Excerpts from a dataset:
_____

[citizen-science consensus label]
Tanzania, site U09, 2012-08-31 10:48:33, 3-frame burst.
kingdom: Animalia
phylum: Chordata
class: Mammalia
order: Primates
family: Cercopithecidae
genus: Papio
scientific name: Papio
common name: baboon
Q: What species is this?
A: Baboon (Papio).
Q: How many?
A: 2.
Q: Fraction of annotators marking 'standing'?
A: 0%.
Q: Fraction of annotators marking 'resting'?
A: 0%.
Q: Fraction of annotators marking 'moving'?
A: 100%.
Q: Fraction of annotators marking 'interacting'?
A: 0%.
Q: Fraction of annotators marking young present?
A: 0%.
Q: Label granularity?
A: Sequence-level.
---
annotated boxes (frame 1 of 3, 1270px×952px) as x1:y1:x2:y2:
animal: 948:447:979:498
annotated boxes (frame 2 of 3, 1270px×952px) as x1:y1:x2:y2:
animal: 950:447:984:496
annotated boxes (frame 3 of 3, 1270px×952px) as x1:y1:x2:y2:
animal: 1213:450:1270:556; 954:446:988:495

_____

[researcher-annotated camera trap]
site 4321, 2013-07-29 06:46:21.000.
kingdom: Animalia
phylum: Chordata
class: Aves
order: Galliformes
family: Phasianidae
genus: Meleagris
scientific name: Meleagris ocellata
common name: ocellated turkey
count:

_____

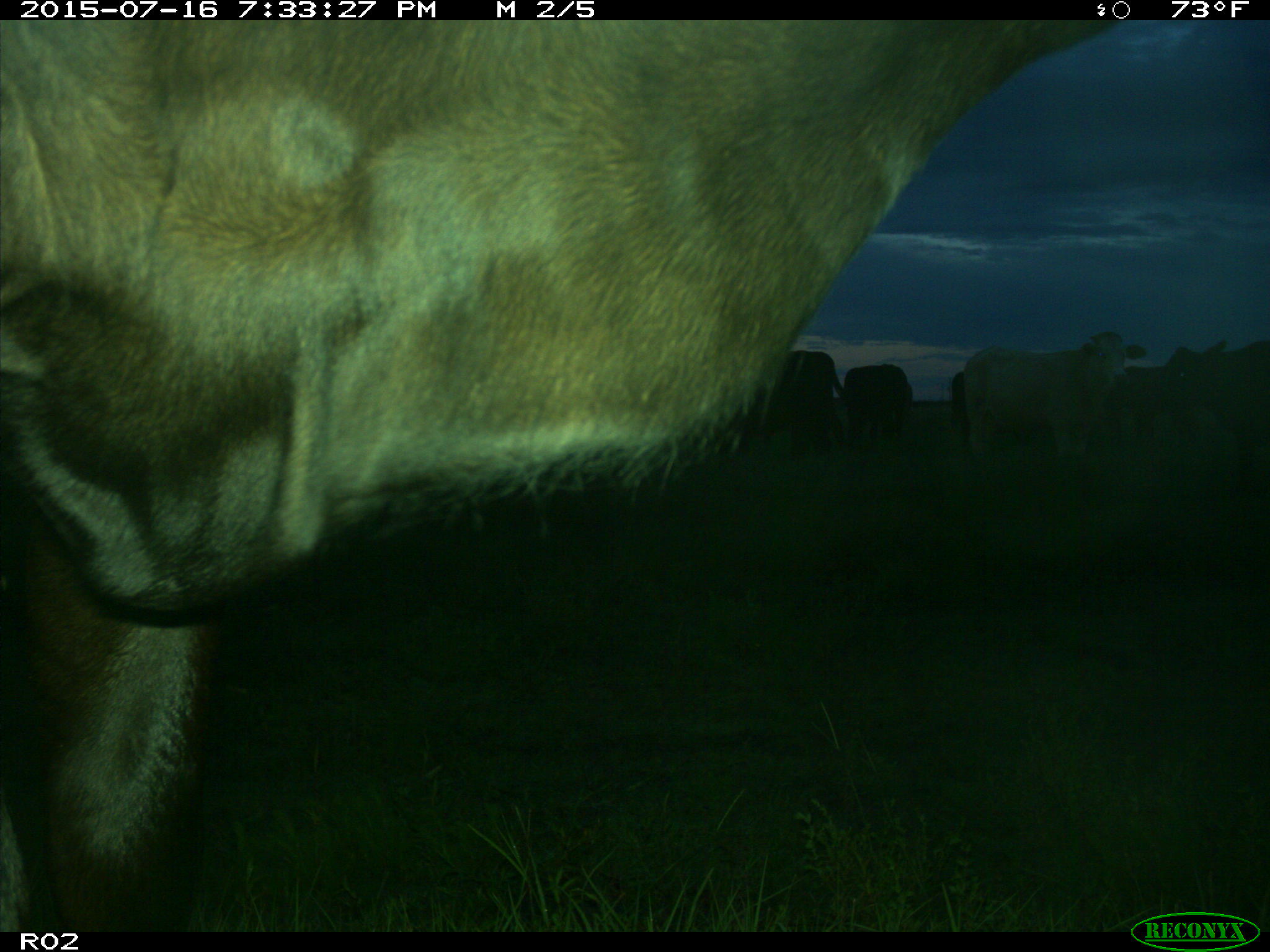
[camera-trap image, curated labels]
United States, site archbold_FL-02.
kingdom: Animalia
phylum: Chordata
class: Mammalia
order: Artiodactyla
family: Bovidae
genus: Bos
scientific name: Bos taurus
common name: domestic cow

_____

▸ **Exercise aim**
Please filter the entries above down to the lines holding "common" and copy them.

▸ **Result for this exercise**
common name: baboon
common name: ocellated turkey
common name: domestic cow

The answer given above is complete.